“So my time is almost up. Just telling you about why I think I need some help here.”
“True. But that background is something you only need to share once.”
“What do you think it’s all about?”
“Which? The troubles with the boy?”
“Well . . . that needs dealing with, all right. But actually I meant the part about the wake up. I mean . . . for starters.”
It was veering in a new direction for him, but that could not be helped. Granted, he had not wanted to talk about it. But now that he had, he needed to know what she thought.
“I wouldn’t want to make a determination based on that little bit of input.”
“What if you had to guess, though? I mean, do you think I had some kind of . . . that thing with the buck. I haven’t told anybody else that. They’d think I was crazy. Do you think I’m crazy? Or . . . do you think I had some kind of . . . otherworldly experience?”
The doctor sat back in her chair. Stopped taking notes. She did not answer for a time. Aiden wanted to ask her to hurry, but he didn’t wish to be rude.
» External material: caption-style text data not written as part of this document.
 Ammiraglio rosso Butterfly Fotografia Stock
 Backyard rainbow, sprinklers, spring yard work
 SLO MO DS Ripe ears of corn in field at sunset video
But they only had nine minutes.
“How do you stand the ticking of that clock?” he asked instead.
“I like it. It makes time seem very orderly to me. You know how time can play tricks? For me, hearing a tick for every second keeps things regular and manageable. But I can put it out in the waiting room if it bothers you.”
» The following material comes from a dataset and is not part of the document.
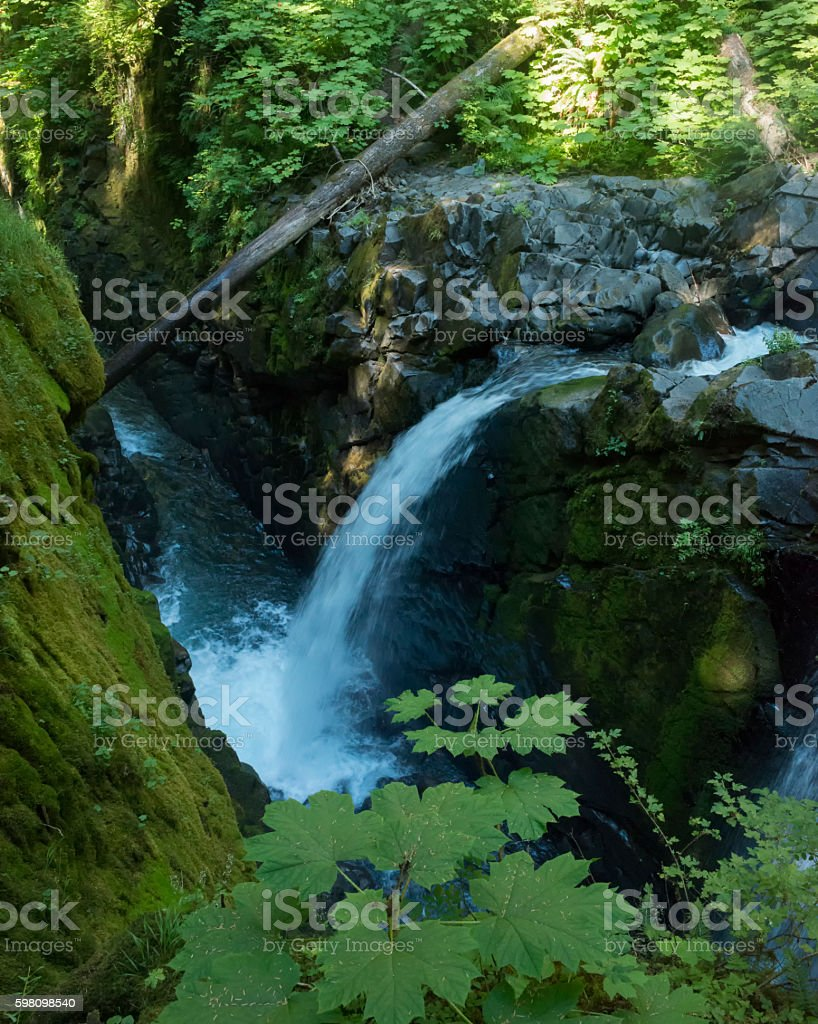 Natural Beauty Sol Duc Fall in Olympic National Park.USA stock photo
“No. Don’t do that. It’s your clock. I didn’t come here to rearrange your furniture.”
“I’m going to tell you where my thinking lies right now, Aiden, but it’s important you not see this as a diagnosis. At this point it’s more of an educated guess. I think you’re likely an empath. An extraordinarily sensitive person.”
“I never was before.”
“Not even when you were a child?”
“I don’t remember anything from back then.”
“Sometimes an empath can be quite purposely shut off to what they might otherwise feel. For some it’s possible to compartmentalize. Stand away from those emotions. Then the person can be viewed as numb. Almost dead to the world. Because knowing what others are feeling can be absolutely overwhelming. You have no memories at all of your childhood?”
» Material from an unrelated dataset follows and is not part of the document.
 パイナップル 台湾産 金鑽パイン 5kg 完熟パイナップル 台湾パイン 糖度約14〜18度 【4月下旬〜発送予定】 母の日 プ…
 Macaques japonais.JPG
“Not before I was seven. We lived with my birth father until I was four. And then my mom took me and my sister and left, but I don’t remember any of that. I just remember being told about it. My mom met a new guy. The man I think of as my father. I was six when we went to live with him. He was a cattle rancher. We lived on the same property I’ve got now.”
“Can he help you with remembering your childhood?”
“He died when I was fourteen.”
“Oh. I’m sorry. Is your mother still alive?”
“She is. But she can’t help me. She has dementia. Some days she can’t remember what she had for breakfast. It’s hard. She lives back east, in Buffalo where she grew up, with her brother. My uncle Edgar. I go see her once a year at Christmas.”
“What about your sister?”
“I don’t talk to her. I’d have to think on whether it would be worth it to me to talk to her now.”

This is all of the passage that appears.